* **CONJUNTO DE TAREFAS**:
A) Responda com base no texto sobre o jornal A União:
(i) A quem pertence o jornal A União?
(ii) Em que ano foi derrotado o perrepismo paraibano?
(iii) Que líder político usava o jornal como porta-voz nos idos de 1930?
B) Transcreva sem alterações o trecho do texto sobre o jornal A União que se inicia nas palavras “Não pretendo aqui” e vai até as palavras “manifestar a respeito.”, inclusive.

* **SEÇÃO DO DOCUMENTO**:
..........

No Brasil costuma-se confundir governo com Estado. Isto mostra o quanto somos subdesenvolvidos, em todos os sentidos, o quanto ainda misturamos o público com o privado, o quanto somos, sob muitos aspectos, uma republiqueta de bananas, na pior acepção das palavras.
Regra geral, com raras exceções, nossos governantes, em todos os níveis, acreditam que o Estado lhes pertence, que a máquina pública está ao seu serviço pessoal e não ao do povo, titular constitucional do Poder republicano, que os funcionários são servidores do governo, que é transitório, e não do ente estatal, que é permanente. E assim por diante, numa indevida e lamentável apropriação pessoal e partidária daquilo que é de todos, da Nação, enfim.
Na Paraíba, o jornal A União, pertencente ao Estado, sempre foi visto historicamente como “o jornal do governo”, qualquer governo, o que sempre o tornou, aos olhos de muitos, um jornal parcial, em que a objetividade jornalística podia a qualquer momento ser facilmente sacrificada no altar dos interesses políticos do governante de plantão. Isto é um fato. E contra fatos, diz-se, não há argumentos.
Não pretendo aqui analisar a postura de A União ao longo de sua já longa história. Por falta de competência e de espaço. Os arquivos do jornal falam por si e estão à disposição dos estudiosos e dos historiadores. Não será difícil, creio, verificar-se o grau de isenção do nosso antigo jornal, se é que existe isenção jornalística, aqui e em qualquer lugar. O que quero, tão somente, é registrar as recentes matérias do nosso jornal oficial sobre o aniversário das mortes de João Dantas e de João Suassuna, ícones do perrepismo paraibano derrotado em 1930.
Não sei se o jornal já tinha publicado anteriormente matérias semelhantes. Se sim, reconheço então que estou chegando atrasado ao assunto e peço perdão. Mas não importa, no que me toca, pois somente agora vi as referidas matérias, somente agora me surpreendi com elas, razão porque somente agora posso me manifestar a respeito.
Ninguém desconhece que nos idos de 1930 A União era não apenas “o jornal do governo” mas também – e principalmente – “o jornal do Presidente João Pessoa”, líder político que dele se servia como porta-voz, para todos os fins, como tantos outros anteriormente. Era o costume da época, reconheça-se, costume que sobrevive, em alguma medida, até os nossos dias, reconheçamos também. Sendo assim, não se pode desconhecer que, desde a morte de João Pessoa, e talvez mesmo por conta dos radicalismos decorrentes dessa morte brutal, o perrepismo nunca encontrou portas abertas no nosso jornal oficial.

..........

* **SEGMENTO DE DADOS**:
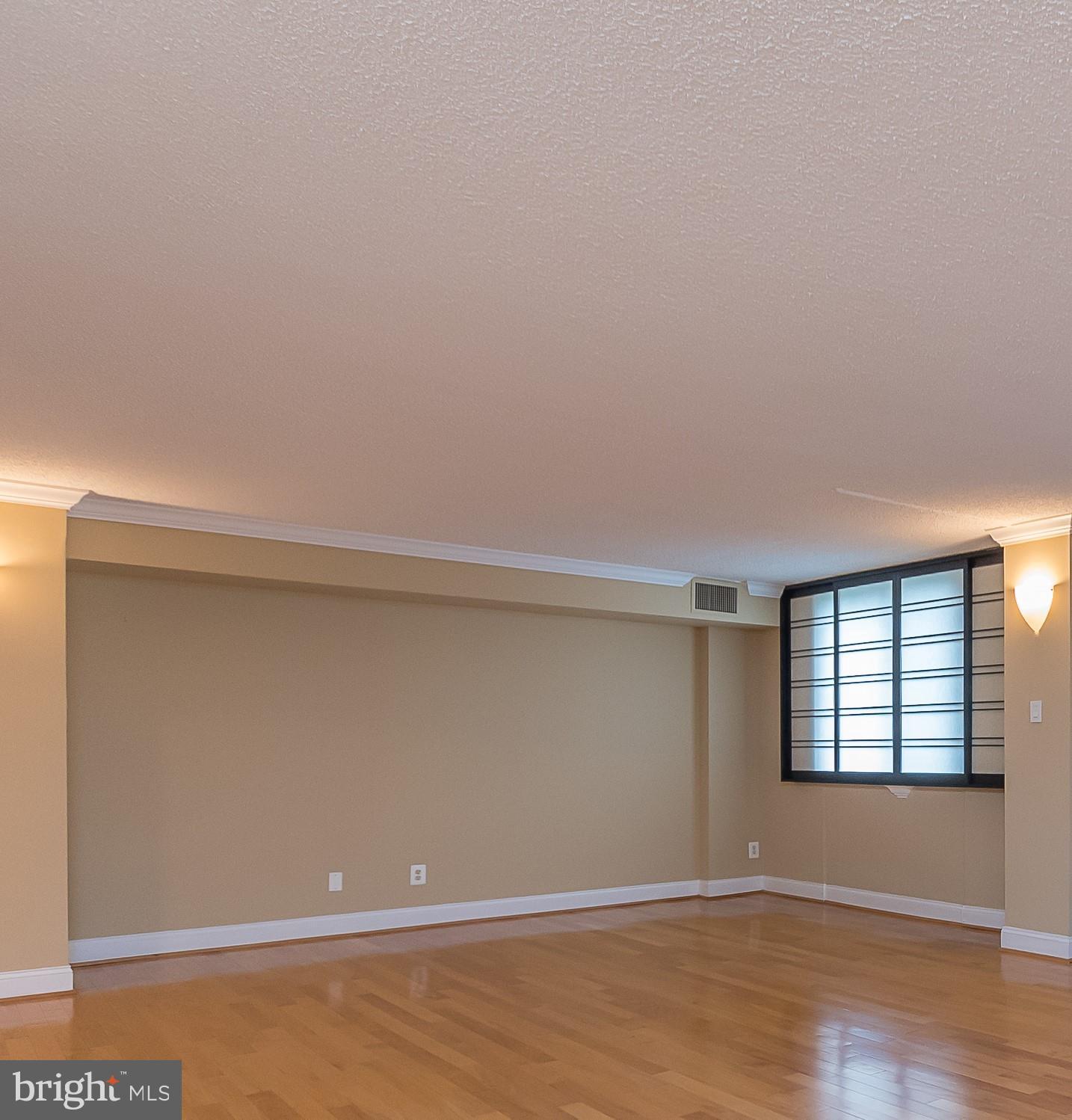 WESTLAKE PARK - Residential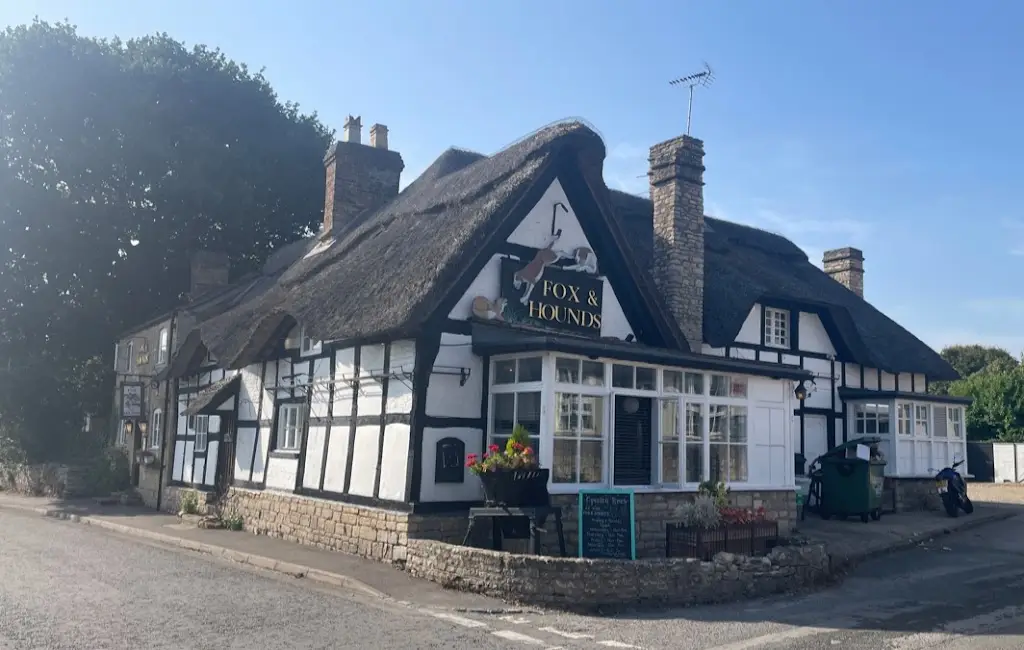 Brian Samuel_The Fox & Hounds_Bredon_review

..........

* **RESULTADOS DAS TAREFAS**:
A)
(i) Ao Estado.
(ii) Em 1930.
(iii) O Presidente João Pessoa.

B)
Não pretendo aqui analisar a postura de A União ao longo de sua já longa história. Por falta de competência e de espaço. Os arquivos do jornal falam por si e estão à disposição dos estudiosos e dos historiadores. Não será difícil, creio, verificar-se o grau de isenção do nosso antigo jornal, se é que existe isenção jornalística, aqui e em qualquer lugar. O que quero, tão somente, é registrar as recentes matérias do nosso jornal oficial sobre o aniversário das mortes de João Dantas e de João Suassuna, ícones do perrepismo paraibano derrotado em 1930.
Não sei se o jornal já tinha publicado anteriormente matérias semelhantes. Se sim, reconheço então que estou chegando atrasado ao assunto e peço perdão. Mas não importa, no que me toca, pois somente agora vi as referidas matérias, somente agora me surpreendi com elas, razão porque somente agora posso me manifestar a respeito.